Chào các bạn! Vì nhiều lý do từ nay Truyen2U chính thức đổi tên là Truyen247.Pro. Mong các bạn tiếp tục ủng hộ truy cập tên miền mới này nhé! Mãi yêu... ♥

nine; draco's issue

"Malf—"

Draco memutar bola mata, langkah kakinya bergerak pergi ke arah lain. Menghindar, putar balik. Pergi kemana saja, asal tak ada perempuan di hadapannya.

[name] menatap bingung.

"Hey! Kau kenapa?"

Gadis itu sebenarnya benci membuat-buat drama, sungguhan tak suka karena pasti menarik perhatian banyak mata. Tapi untuk kali ini perasaannya entah kenapa sangat tak enak.
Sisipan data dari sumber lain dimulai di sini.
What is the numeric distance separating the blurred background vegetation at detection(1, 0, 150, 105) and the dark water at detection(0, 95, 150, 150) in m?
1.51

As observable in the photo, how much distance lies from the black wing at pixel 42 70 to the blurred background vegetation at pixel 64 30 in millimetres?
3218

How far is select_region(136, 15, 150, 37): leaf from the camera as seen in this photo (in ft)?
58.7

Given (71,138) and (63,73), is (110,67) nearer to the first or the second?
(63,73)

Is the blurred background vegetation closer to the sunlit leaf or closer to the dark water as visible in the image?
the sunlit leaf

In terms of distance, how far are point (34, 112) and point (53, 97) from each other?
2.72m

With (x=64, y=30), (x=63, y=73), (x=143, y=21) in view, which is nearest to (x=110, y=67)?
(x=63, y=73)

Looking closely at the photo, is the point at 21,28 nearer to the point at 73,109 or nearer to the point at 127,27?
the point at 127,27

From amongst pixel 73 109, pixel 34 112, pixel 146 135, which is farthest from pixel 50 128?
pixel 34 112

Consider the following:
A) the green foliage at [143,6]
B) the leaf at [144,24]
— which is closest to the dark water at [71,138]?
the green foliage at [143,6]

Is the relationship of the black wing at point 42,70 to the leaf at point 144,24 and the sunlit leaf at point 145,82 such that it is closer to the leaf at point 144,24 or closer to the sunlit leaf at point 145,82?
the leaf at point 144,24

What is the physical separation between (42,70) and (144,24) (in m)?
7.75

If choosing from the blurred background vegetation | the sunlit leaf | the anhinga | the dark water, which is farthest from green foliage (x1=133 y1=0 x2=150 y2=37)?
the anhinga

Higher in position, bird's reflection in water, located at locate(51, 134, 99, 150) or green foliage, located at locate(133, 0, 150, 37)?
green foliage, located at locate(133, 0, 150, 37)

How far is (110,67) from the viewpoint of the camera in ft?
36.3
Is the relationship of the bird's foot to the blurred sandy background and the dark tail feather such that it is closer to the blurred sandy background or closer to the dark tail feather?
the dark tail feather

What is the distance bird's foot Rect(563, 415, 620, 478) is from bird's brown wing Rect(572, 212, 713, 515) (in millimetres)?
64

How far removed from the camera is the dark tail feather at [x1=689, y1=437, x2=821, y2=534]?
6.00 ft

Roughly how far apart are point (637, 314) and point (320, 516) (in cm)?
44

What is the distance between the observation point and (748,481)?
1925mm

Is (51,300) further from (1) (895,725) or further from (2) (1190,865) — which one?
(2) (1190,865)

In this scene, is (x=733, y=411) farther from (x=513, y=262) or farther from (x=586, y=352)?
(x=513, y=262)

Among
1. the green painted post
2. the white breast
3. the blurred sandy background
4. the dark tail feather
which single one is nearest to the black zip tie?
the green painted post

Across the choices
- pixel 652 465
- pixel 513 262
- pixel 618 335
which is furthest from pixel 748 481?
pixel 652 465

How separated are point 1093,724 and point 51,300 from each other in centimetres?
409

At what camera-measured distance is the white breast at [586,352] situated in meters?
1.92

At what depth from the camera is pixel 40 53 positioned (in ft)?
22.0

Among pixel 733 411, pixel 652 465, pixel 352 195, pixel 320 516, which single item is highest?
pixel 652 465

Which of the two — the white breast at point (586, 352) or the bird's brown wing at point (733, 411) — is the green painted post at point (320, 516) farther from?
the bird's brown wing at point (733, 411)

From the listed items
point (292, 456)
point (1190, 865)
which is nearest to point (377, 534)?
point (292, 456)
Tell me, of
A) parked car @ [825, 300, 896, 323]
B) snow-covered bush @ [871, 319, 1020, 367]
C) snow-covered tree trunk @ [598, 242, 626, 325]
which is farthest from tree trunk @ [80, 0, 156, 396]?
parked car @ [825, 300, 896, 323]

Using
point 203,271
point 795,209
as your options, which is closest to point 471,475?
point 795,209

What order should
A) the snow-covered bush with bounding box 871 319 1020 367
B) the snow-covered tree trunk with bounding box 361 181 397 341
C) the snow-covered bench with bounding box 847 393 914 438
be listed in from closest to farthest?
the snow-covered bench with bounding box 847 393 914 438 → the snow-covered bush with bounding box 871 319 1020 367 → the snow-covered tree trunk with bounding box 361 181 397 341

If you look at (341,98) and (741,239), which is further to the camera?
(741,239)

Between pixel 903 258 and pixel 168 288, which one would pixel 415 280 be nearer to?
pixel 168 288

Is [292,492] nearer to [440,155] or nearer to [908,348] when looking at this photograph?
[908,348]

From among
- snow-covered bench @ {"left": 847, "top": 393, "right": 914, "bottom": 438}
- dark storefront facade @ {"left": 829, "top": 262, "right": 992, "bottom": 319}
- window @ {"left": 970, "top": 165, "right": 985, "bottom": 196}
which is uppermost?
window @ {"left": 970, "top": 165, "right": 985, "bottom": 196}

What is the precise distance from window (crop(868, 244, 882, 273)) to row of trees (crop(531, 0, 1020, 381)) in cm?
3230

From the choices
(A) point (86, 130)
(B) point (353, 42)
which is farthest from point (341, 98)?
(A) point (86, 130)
Draco Malfoy tak mau berbicara dengan [name] sejak kejadian semalam. Tadi pagi pun ia tak terlihat di Great Hall, [name] datangi ke kamar putra tetap tak ada.

Lalu tatapan menelisik yang dilemparkan Lucius Malfoy saat keduanya berpapasan membuat [name] mau tak mau harus meluruskan semuanya.

"Sudah puas?"

"Apa sih? Puas apa?"

Laki-laki itu mendecih. "Bermain-main dengan laki-laki baik itu?"

"Cedric? Maksudmu Cedric?"

Kali ini ia tertawa sarkas. Gestur yang melukai. Tindak-tanduk familiar di mata Harry Potter, namun tidak bagi [name] Brookheimer.

"Malam itu ia mencurimu begitu saja. Baik darimananya hah?"

"Mencuriku? Dari siapa?" Gadis itu tambah kebingungan, berpikir Draco berkata yang tidak-tidak.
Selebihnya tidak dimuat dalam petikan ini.